Task brief – Transcribe, word for word, only the lines from the one containing "3016 Parkway Boulevard" through the end of the material below. Pictures stay out.

Extracted records –
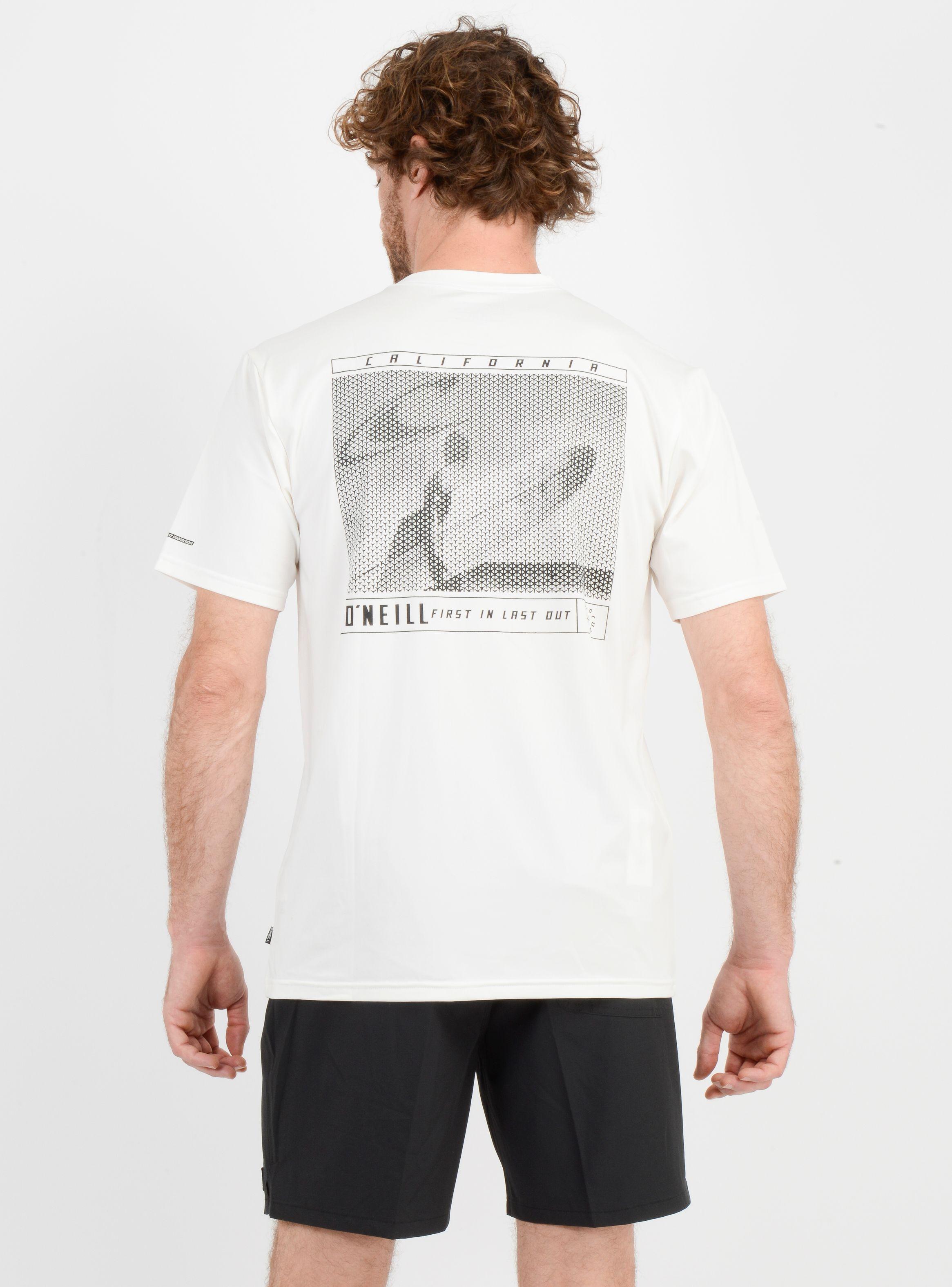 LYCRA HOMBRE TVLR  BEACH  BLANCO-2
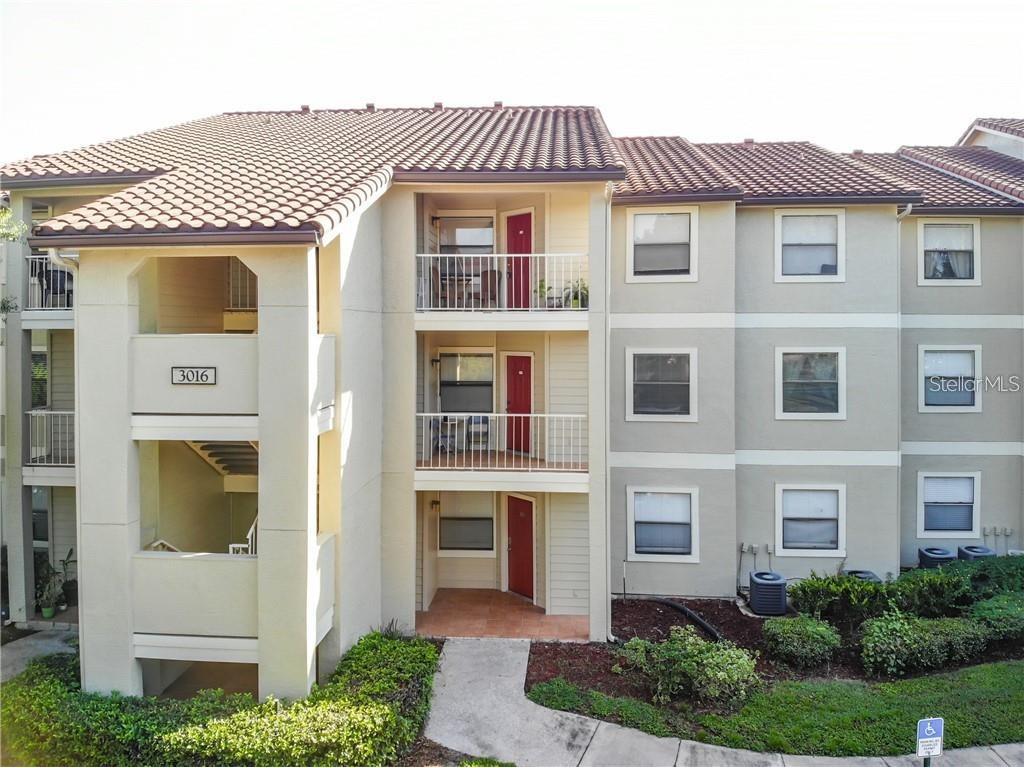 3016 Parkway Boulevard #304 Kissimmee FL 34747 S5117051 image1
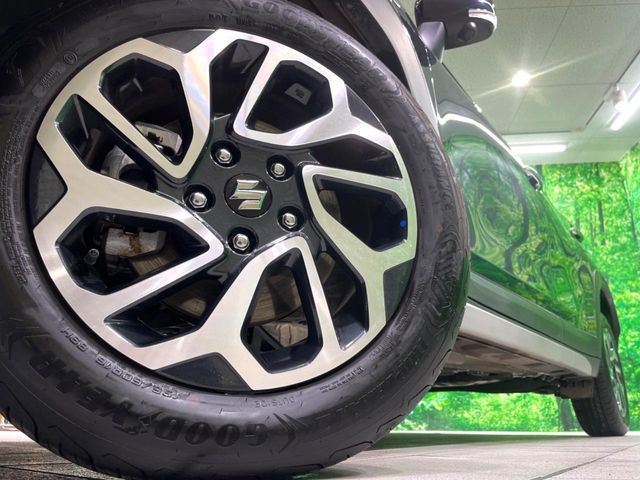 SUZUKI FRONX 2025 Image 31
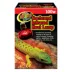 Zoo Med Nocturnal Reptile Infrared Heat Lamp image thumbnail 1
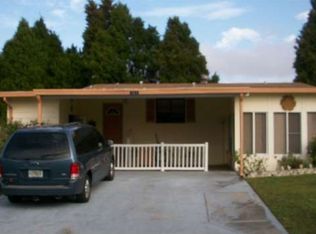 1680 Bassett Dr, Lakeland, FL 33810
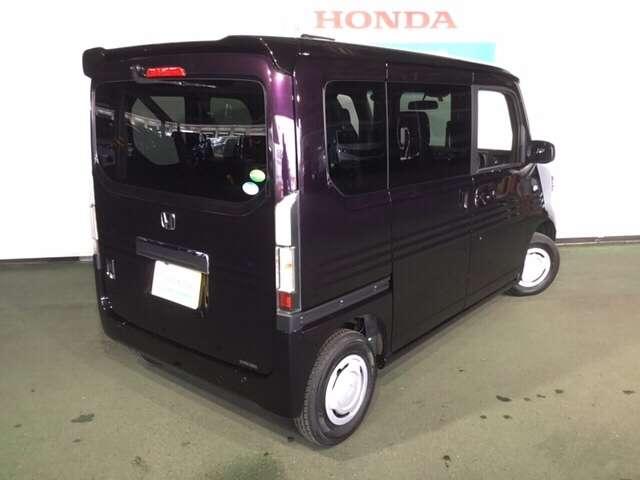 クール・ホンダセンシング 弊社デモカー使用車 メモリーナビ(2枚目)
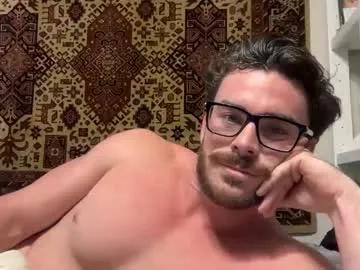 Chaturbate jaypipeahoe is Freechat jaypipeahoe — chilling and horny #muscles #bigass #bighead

Reply –
 3016 Parkway Boulevard #304 Kissimmee FL 34747 S5117051 image1
 SUZUKI FRONX 2025 Image 31
 Zoo Med Nocturnal Reptile Infrared Heat Lamp image thumbnail 1
 1680 Bassett Dr, Lakeland, FL 33810
 クール・ホンダセンシング 弊社デモカー使用車 メモリーナビ(2枚目)
 Chaturbate jaypipeahoe is Freechat jaypipeahoe — chilling and horny #muscles #bigass #bighead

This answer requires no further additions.